The Supreme Court has rejected a 10th and likely final retrial request to review the 1961 murders of five women with poisoned wine in the central Japan city of Nabari.
In a decision dated Monday, the top court rejected a special appeal for reopening the case involving Masaru Okunishi, who died at age 89 of pneumonia while on death row in 2015, some 43 years after his death sentence for killing the women, including his wife, was finalized.
The latest petition was filed by Okunishi's sister Miyoko Oka, 94, with the defense team saying it would be her last due to her advancing years. Oka took up the case after her brother died midway through his ninth retrial request.
The defense submitted the special appeal to the Supreme Court after the Nagoya High Court rejected it in March 2022.
Four of the five deliberating justices said they were against holding a retrial. But Justice Katsuya Uga, an administrative law scholar, said they should reopen the case, becoming the first Supreme Court justice to express his opposition.
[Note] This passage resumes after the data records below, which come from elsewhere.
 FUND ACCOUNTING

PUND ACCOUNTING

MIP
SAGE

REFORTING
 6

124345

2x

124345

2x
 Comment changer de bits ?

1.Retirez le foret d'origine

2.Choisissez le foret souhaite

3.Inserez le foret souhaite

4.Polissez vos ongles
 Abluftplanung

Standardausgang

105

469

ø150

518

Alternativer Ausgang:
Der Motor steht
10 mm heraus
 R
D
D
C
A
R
Five women, including Okunishi's wife, died and 12 others were hospitalized after drinking poisoned wine at a community meeting on March 28, 1961, in Nabari, Mie Prefecture.
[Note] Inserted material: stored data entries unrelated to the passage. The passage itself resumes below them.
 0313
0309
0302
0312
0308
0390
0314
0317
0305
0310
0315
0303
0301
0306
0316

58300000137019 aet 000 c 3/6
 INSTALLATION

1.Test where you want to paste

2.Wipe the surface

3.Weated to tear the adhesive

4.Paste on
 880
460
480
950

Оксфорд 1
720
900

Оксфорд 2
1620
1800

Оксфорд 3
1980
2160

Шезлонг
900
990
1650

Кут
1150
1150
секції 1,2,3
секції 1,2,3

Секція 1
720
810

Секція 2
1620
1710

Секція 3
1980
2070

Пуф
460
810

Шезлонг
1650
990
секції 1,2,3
While Okunishi initially told investigators he had laced the wine with a pesticide, he retracted his confession before his indictment.
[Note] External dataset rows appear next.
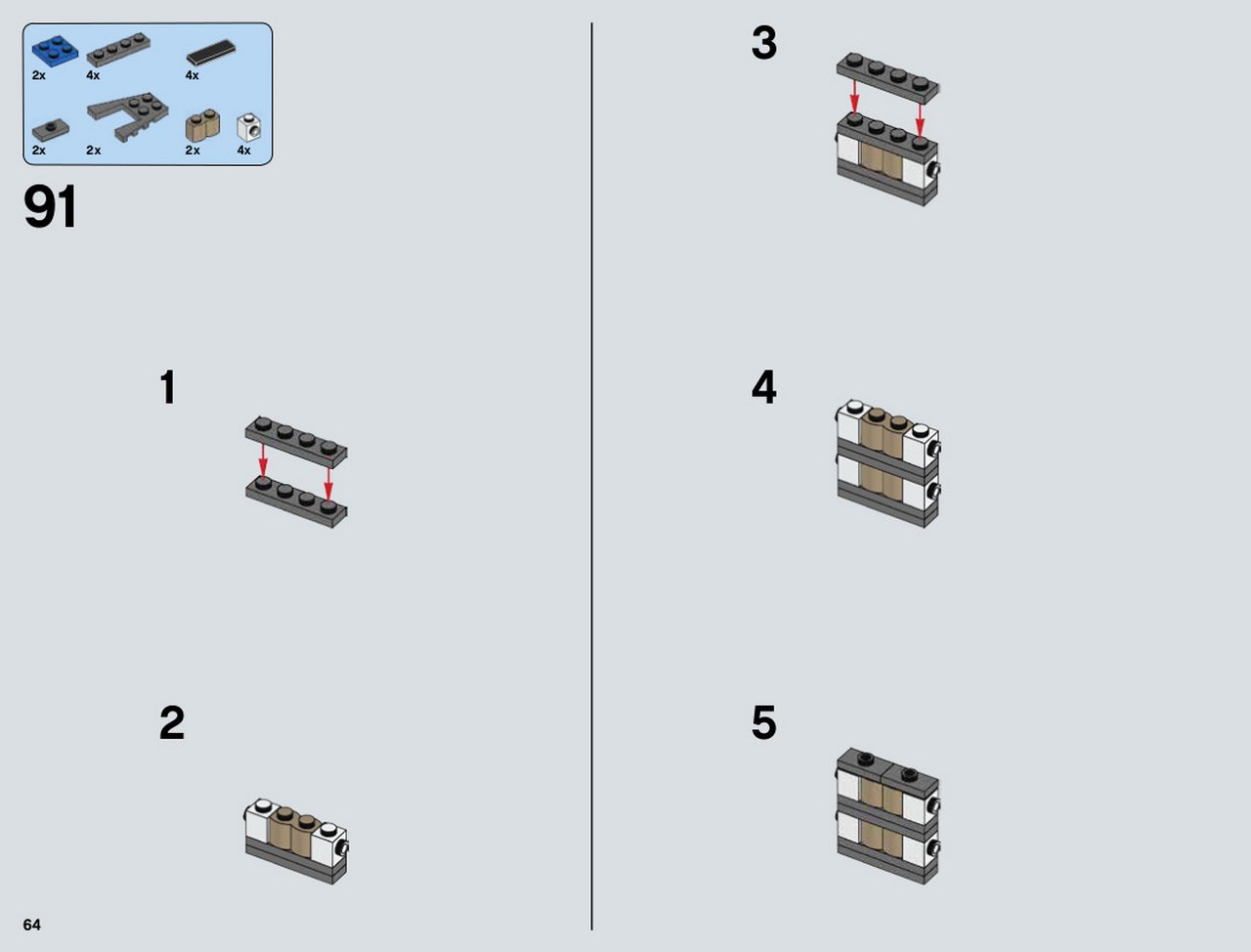 2x 4x 4x
2x 2x 2x 4x

91

1

2

3

4

5

64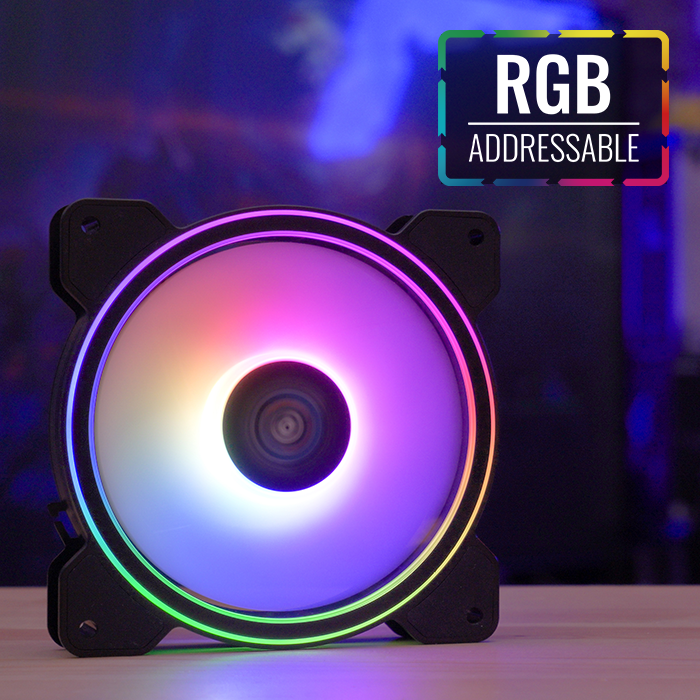 RGB
ADDRESSABLE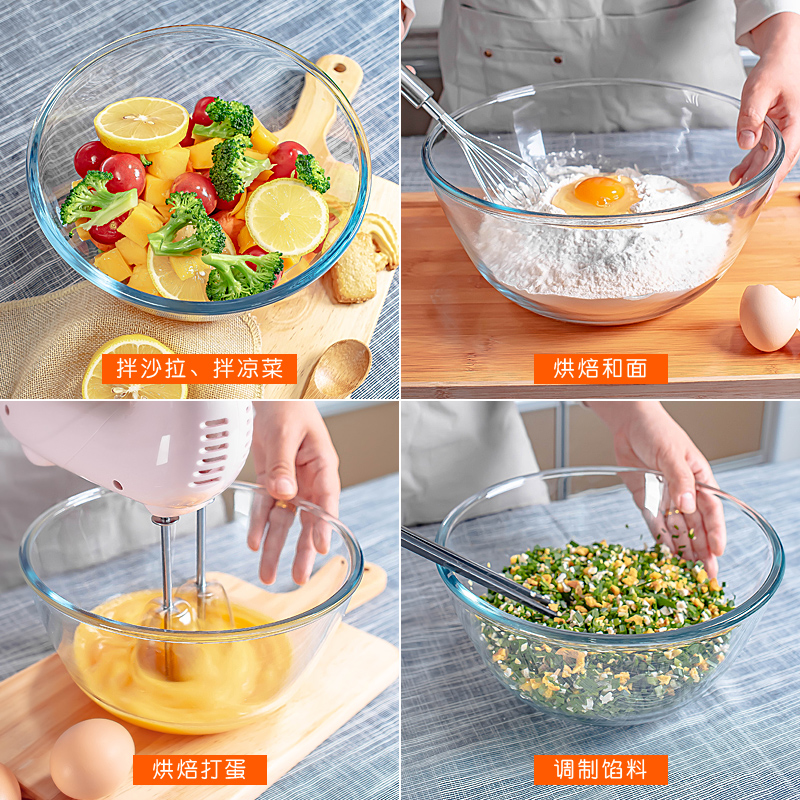 拌沙拉、拌凉菜

烘焙和面

烘焙打蛋

调制馅料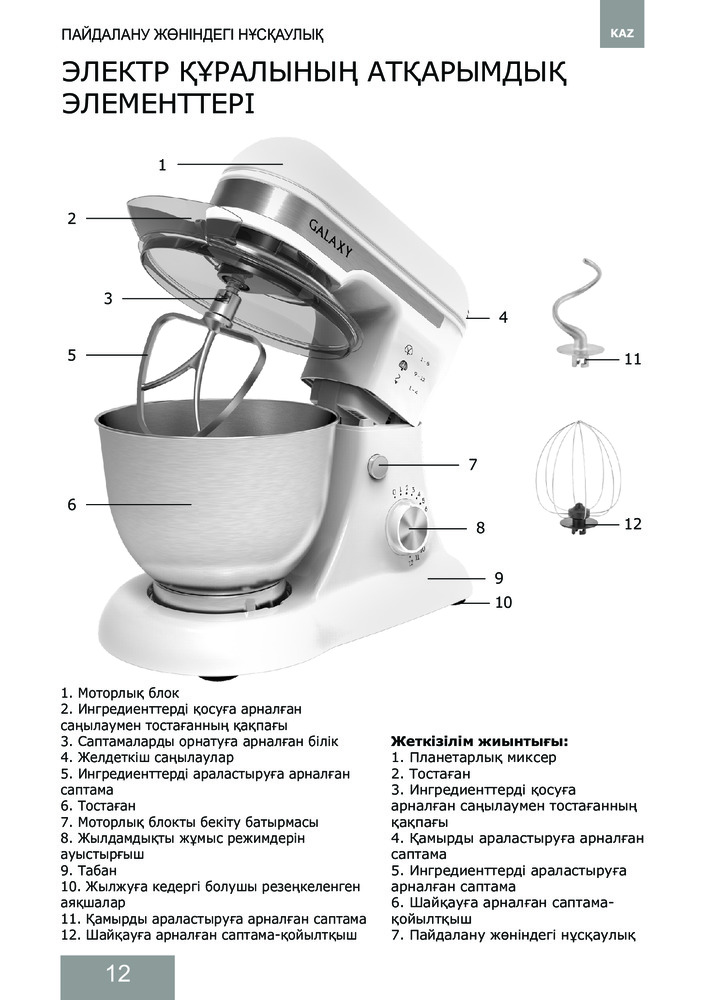 ПАЙДАЛАНУ ЖӨНІНДЕГІ НҰСҚАУЛЫҚ

KAZ

ЭЛЕКТР ҚҰРАЛЫНЫҢ АТҚАРЫМДЫҚ ЭЛЕМЕНТТЕРІ

1
2
3
4
5
6
7
8
9
10
11
12

GALAXY

1. Моторлық блок
2. Ингредиенттерді қосуға арналған саңылаумен тостағанның қақпағы
3. Саптамаларды орнатуға арналған білік
4. Желдеткіш саңылаулар
5. Ингредиенттерді араластыруға арналған саптама
6. Тостаған
7. Моторлық блокты бекіту батырмасы
8. Жылдамдықты жұмыс режимдерін ауыстырғыш
9. Табан
10. Жылжуға кедергі болушы резеңкеленген аяқшалар
11. Қамырды араластыруға арналған саптама
12. Шайқауға арналған саптама-қойылтқыш

Жеткізілім жиынтығы:
1. Планетарлық миксер
2. Тостаған
3. Ингредиенттерді қосуға арналған саңылаумен тостағанның қақпағы
4. Қамырды араластыруға арналған саптама
5. Ингредиенттерді араластыруға арналған саптама
6. Шайқауға арналған саптама-қойылтқыш
7. Пайдалану жөніндегі нұсқаулық

12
The Tsu District Court acquitted Okunishi in 1964, citing a lack of evidence. But the Nagoya High Court overturned the lower court ruling and sentenced him to death in 1969, a decision the Supreme Court upheld in 1972.
In the latest petition, defense lawyers submitted as new evidence an expert report stating a fragment of the paper seal on the wine bottle's stopper showed traces of commercially available glue that differed from that used at the wine's manufacturing stage.
They argued it showed the true culprit could have opened the wine at a location other than the crime scene, administered the poison and subsequently resealed the bottle.
But the top court backed the Nagoya High Court's decision not to authorize a new trial on the basis the written expert opinion did not constitute new evidence.
In the seventh retrial petition in 2005, the Nagoya High Court decided to reopen the case after finding there was a high possibility the pesticide Okunishi named was not used. However, the decision was nullified after prosecutors filed an objection.